Tristes novas
«Tristes novas, tristes novas, me chegaram da Espanha.
Está Dom João a morrer, nas Covas de Salamanha(1).
Está Dom João a morrer, nas Covas de Salamanha.
Eram médicos e cirurgiões, sem nenhum lhe dar a vida.
Veio um médico mais velho, deu-lhe três horas de vida.
Veio um médico mais velho, deu-lhe três horas de vida.
Uma pra(2) se confessar, outra pra bem da su’ alma,
outra pra se despedir, da Dona Isabel amada.
Outra pra se despedir, da Dona Isabel amada.
Sua mãe lhe procurou: - Deves honrar mulher honrada!
- Devo à Dona Isabel, que me de mim anda ocupada.
- Devo à Dona Isabel, que me de mim anda ocupada.
- Deixo-lhe trinta bocados, prà(3) ajuda da desgraçada.
- Deixa-lhe tu outros trinta, que a honra nunca é paga!
- Deixa-lhe tu outros trinta, que a honra nunca é paga!
Quando nesta razões ‘tavam, Dona ‘Sabel que chegava.

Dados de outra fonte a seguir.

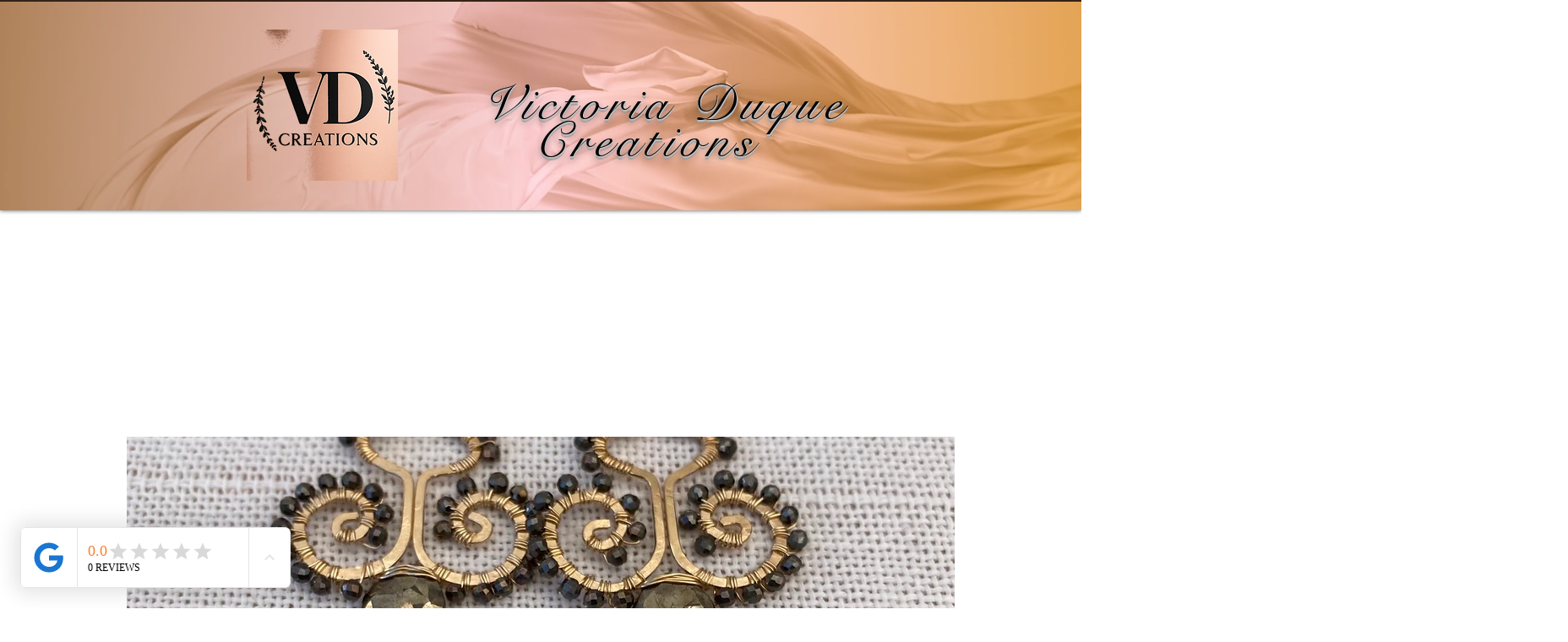

--- FILE ---
content_type: image/svg+xml
request_url: https://dev-reviews-mkp.nyc3.cdn.digitaloceanspaces.com/dev-mkp-google-reviews/google-reviews/Icons/LeadIconPack/icon-brand-google-solid.svg
body_size: -19
content:
<svg width="24" height="24" viewBox="0 0 24 24" fill="none" xmlns="http://www.w3.org/2000/svg">
<path d="M12 10.5706V13.9981H17.6737C17.4425 15.4694 15.9581 18.3113 12 18.3113C8.58875 18.3113 5.80188 15.4856 5.80188 11.9994C5.80188 8.51312 8.58812 5.6875 12 5.6875C13.9431 5.6875 15.2456 6.51125 15.9875 7.2275L18.6994 4.61375C16.9581 2.98938 14.7019 2 12 2C6.4725 2 2 6.46937 2 12C2 17.5306 6.4725 22 12 22C17.7712 22 21.6031 17.9438 21.6031 12.2281C21.6031 11.5706 21.5312 11.0694 21.4437 10.5712L12 10.5706Z" fill="#1976d2"/>
</svg>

- Donde vens, Dona Isabel? Minha roseira abonada(4)?
- Venho de pedir à Virgem(5) que seja nossa advogada.
- Essas tuas pedições(6) já te não valem de nada.

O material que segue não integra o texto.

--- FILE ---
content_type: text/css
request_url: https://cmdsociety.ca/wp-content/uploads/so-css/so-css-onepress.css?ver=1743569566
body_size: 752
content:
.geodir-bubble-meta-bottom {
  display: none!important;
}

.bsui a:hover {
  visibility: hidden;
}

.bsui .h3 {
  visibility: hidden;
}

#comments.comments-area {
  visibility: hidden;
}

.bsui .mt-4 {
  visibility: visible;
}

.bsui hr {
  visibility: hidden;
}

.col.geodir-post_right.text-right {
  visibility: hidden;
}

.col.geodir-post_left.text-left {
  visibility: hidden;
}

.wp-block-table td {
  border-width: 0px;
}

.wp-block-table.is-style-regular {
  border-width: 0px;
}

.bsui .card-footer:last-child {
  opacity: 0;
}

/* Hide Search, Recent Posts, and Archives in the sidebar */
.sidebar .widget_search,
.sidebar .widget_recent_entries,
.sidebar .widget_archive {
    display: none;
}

- Tenho meu tempo cumprido, a minha vida acabada.
- Tenho meu tempo cumprido, a minha vida acabada.
- Duas coisas te vou pedir, à hora da minha morte,
se for mulher seja freira(7), se for homem sacerdote(8),
quando estiver a dizer missa, que se lembre da minha morte.»